Deeper or Wider: A Perspective from Optimal Generalization Error with Sobolev Loss

Yahong Yang,Juncai He
2024-05-12
Abstract:Constructing the architecture of a neural network is a challenging pursuit for the machine learning community, and the dilemma of whether to go deeper or wider remains a persistent question. This paper explores a comparison between deeper neural networks (DeNNs) with a flexible number of layers and wider neural networks (WeNNs) with limited hidden layers, focusing on their optimal generalization error in Sobolev losses. Analytical investigations reveal that the architecture of a neural network can be significantly influenced by various factors, including the number of sample points, parameters within the neural networks, and the regularity of the loss function. Specifically, a higher number of parameters tends to favor WeNNs, while an increased number of sample points and greater regularity in the loss function lean towards the adoption of DeNNs. We ultimately apply this theory to address partial differential equations using deep Ritz and physics-informed neural network (PINN) methods, guiding the design of neural networks.
Machine Learning,Numerical Analysis
What problem does this paper attempt to address?

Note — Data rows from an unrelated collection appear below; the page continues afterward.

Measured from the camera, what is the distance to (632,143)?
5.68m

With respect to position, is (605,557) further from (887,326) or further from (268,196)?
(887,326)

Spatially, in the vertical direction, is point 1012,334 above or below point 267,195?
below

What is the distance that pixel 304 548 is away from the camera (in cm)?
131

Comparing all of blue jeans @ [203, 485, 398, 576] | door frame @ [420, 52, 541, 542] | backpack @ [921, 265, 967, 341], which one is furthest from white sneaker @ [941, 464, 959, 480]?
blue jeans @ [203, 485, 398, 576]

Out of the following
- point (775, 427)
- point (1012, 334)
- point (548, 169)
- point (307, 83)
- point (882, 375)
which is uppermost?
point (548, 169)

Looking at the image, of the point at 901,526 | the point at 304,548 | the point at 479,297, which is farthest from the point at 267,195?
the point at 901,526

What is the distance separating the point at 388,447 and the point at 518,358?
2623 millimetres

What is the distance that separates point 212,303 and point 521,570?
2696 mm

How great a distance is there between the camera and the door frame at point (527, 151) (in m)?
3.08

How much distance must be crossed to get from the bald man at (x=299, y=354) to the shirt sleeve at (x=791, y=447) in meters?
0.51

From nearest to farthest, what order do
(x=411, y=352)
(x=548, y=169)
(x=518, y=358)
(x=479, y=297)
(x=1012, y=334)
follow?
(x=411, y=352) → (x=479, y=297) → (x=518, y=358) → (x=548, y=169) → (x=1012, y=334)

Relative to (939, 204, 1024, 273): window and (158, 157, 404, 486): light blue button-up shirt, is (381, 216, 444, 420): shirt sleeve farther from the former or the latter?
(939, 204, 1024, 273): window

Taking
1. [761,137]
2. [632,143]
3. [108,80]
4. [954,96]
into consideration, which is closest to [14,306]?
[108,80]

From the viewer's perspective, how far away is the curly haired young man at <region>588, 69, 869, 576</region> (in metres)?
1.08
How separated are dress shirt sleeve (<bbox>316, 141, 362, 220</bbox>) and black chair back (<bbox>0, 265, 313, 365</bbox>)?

This paper mainly discusses the optimization of generalization error between Deep Neural Networks (DeNNs) and Wide Neural Networks (WeNNs) when using the Sobolev loss function. The study found that the architecture of neural networks is influenced by factors such as the number of sample points, network parameters, and the regularity of the loss function. When the number of parameters is large, wide neural networks have an advantage; while the performance of deep neural networks is better when the number of sample points increases and the regularity of the loss function improves. The paper points out through theoretical analysis that wide neural networks perform well in tasks that require a shallower architecture, while deep neural networks excel in handling complex representations and computations. Deep neural networks can achieve high-precision approximation even with fewer parameters, which is called "overfitting". However, as the network depth increases, training becomes more complex and requires more sample points to capture the complex relationships in the data. The aim of the paper is to comprehensively analyze the optimal generalization error of these two types of neural networks under the Sobolev training setting. It decomposes the generalization error into approximation error and sampling error, and compares the performance of DeNNs and WeNNs under different loss functions. The results show that when there are ample sample points but limited parameters, DeNNs outperform WeNNs; on the other hand, if there are more parameters but limited sample points, WeNNs are more suitable. In addition, as the derivative order increases in the loss function, the advantage region of DeNNs expands. In summary, this paper provides guidance for selecting the appropriate neural network architecture, emphasizing the importance of balancing depth and width based on the available number of sample points and parameters.